_QUOTED PASSAGE_:
- Born: 1904 Aligarh, United Provinces of Agra and Oudh, India
- Died: 11 November 1979 (aged 74–75) India
- Other name: Dhani Ram Prem
- Occupations: Political activist, physician
- Years active: 1916–1979
- Known for: Political activism
- Awards: Padma Shri

= Dhani Prem =

Indian-born British political activist and physician (1904–1979)

Dhani Ram Prem (1904–1979) was a naturalized British political activist, social worker and physician of Indian origin.

He was the first councillor of Asian origin of Birmingham, representing the Labour Party at Great Barr, in south Staffordshire when he was elected in 1946. He was awarded the fourth highest Indian civilian award of Padma Shri by the Government of India in 1977, making him the first non resident Indian to receive the award.

==Biography==
Dhani Prem was born in 1904 in Aligarh in the Indian state of Uttar Pradesh and lost his parents before he turned two. He was brought up by his uncle and did not get proper early education. He worked as an errand boy, lived in a library after running away from his uncle's house and taught himself from the library books. During this period, he became involved in Indian freedom struggle after getting influenced by Mahatma Gandhi and was imprisoned twice by the age of 14.

_INFORMATION SHOWN_:
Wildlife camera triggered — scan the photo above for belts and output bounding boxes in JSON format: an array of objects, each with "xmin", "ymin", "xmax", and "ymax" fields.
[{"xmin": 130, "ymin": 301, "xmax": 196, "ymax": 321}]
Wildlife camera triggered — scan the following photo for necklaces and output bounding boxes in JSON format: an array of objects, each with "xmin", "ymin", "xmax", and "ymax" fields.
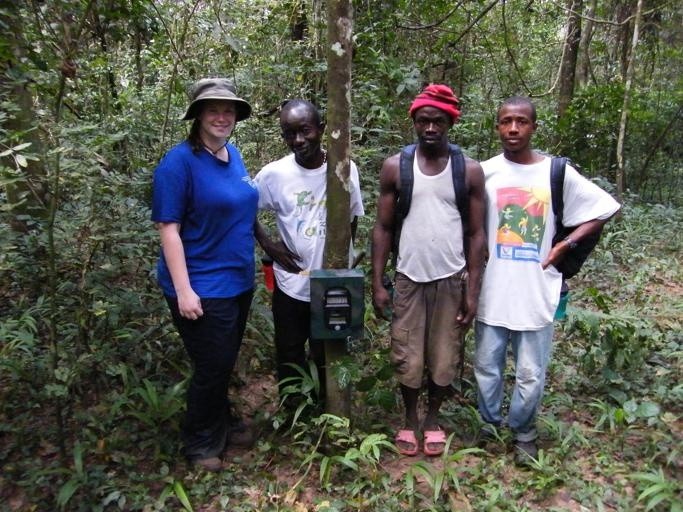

_TASK REQUIREMENTS_:
[1] Which political party did Dhani Prem represent when he was elected councillor in 1946, according to the Dhani Prem biography?
[2] Retype, character for character, the part of the Dhani Prem biography that opens with the words containing "- Born: 1904" and closes with "of Indian origin.".

_NUMBERED ANSWERS_:
[1] The Labour Party.

[2]
- Born: 1904 Aligarh, United Provinces of Agra and Oudh, India
- Died: 11 November 1979 (aged 74–75) India
- Other name: Dhani Ram Prem
- Occupations: Political activist, physician
- Years active: 1916–1979
- Known for: Political activism
- Awards: Padma Shri

= Dhani Prem =

Indian-born British political activist and physician (1904–1979)

Dhani Ram Prem (1904–1979) was a naturalized British political activist, social worker and physician of Indian origin.